_Descrição da tarefa_
Atualize o texto sobre a chapa Boulos-Marta, começando em "SÃO PAULO, SP" e indo até "uma eleição polarizada.", com "chapa" substituído por "dupla".

SÃO PAULO, SP (FOLHAPRESS) – Uma chapa surpreendente, inusitada e simbólica, unindo candidato e vice que até pouco tempo antes eram adversários nas urnas e trocavam críticas entre si, mas resolveram jogar no mesmo time com um discurso padronizado: deixar as divergências no passado para se unir em defesa de valores democráticos durante uma eleição polarizada.

Boulos-Marta é, de certa forma, a repetição da fórmula Lula-Alckmin no nível local, segundo a opinião de políticos, marqueteiros e analistas, que, embora considerem a comparação inevitável, pontuam uma série de diferenças.

Interlocutores do presidente Lula afirmam que, ao convidar Marta Suplicy de volta para o PT e oferecer a ela o posto de candidata a vice-prefeita na chapa de Guilherme Boulos (PSOL) em São Paulo, o petista teve a intenção de replicar o modelo que venceu Jair Bolsonaro (PL) em 2022.

_Dados fornecidos_
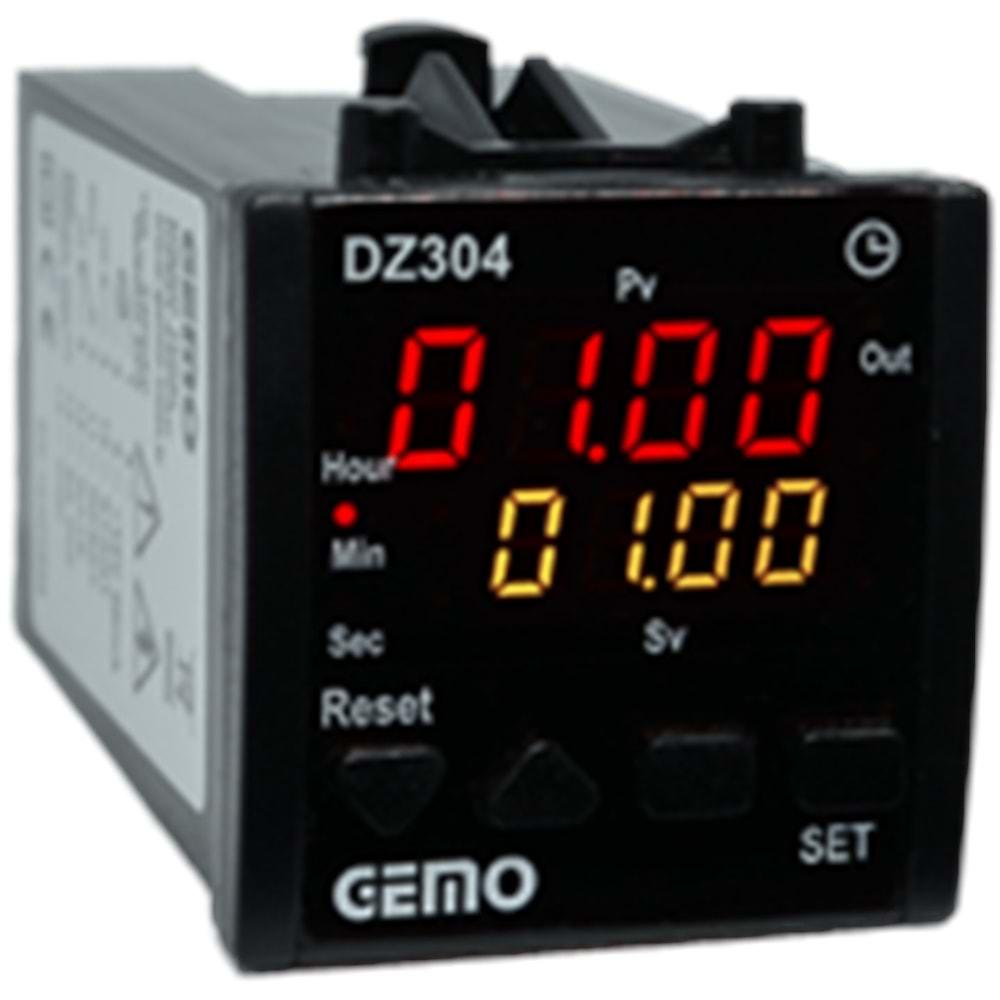 GEMO DZ304-24V (24Vac/dc,48x48,FONK. ZAMAN RÖLE)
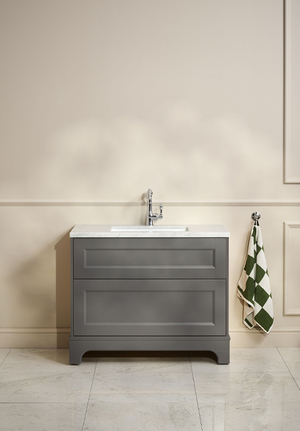 Kensington Vanity Unit 100 Dark Grey Floorstanding For Work Top (1)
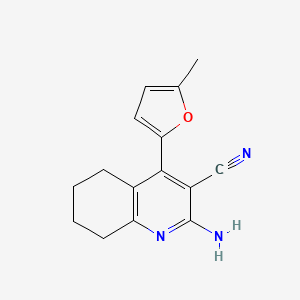 2-Amino-4-(5-methylfuran-2-yl)-5,6,7,8-tetrahydroquinoline-3-carbonitrile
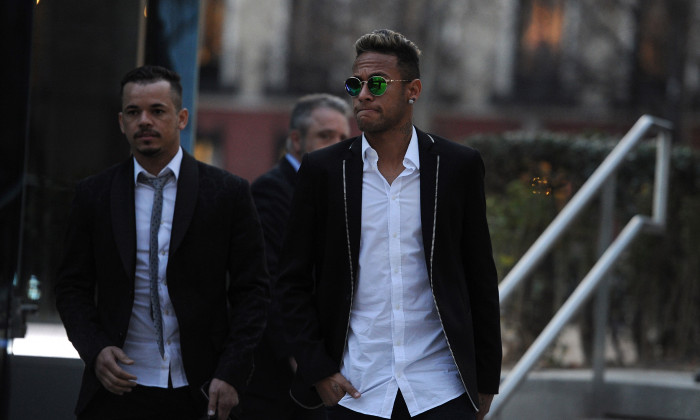 Neymar At National Court On FC Barcelona Fraud Investigation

_Resultado da tarefa_
SÃO PAULO, SP (FOLHAPRESS) – Uma dupla surpreendente, inusitada e simbólica, unindo candidato e vice que até pouco tempo antes eram adversários nas urnas e trocavam críticas entre si, mas resolveram jogar no mesmo time com um discurso padronizado: deixar as divergências no passado para se unir em defesa de valores democráticos durante uma eleição polarizada.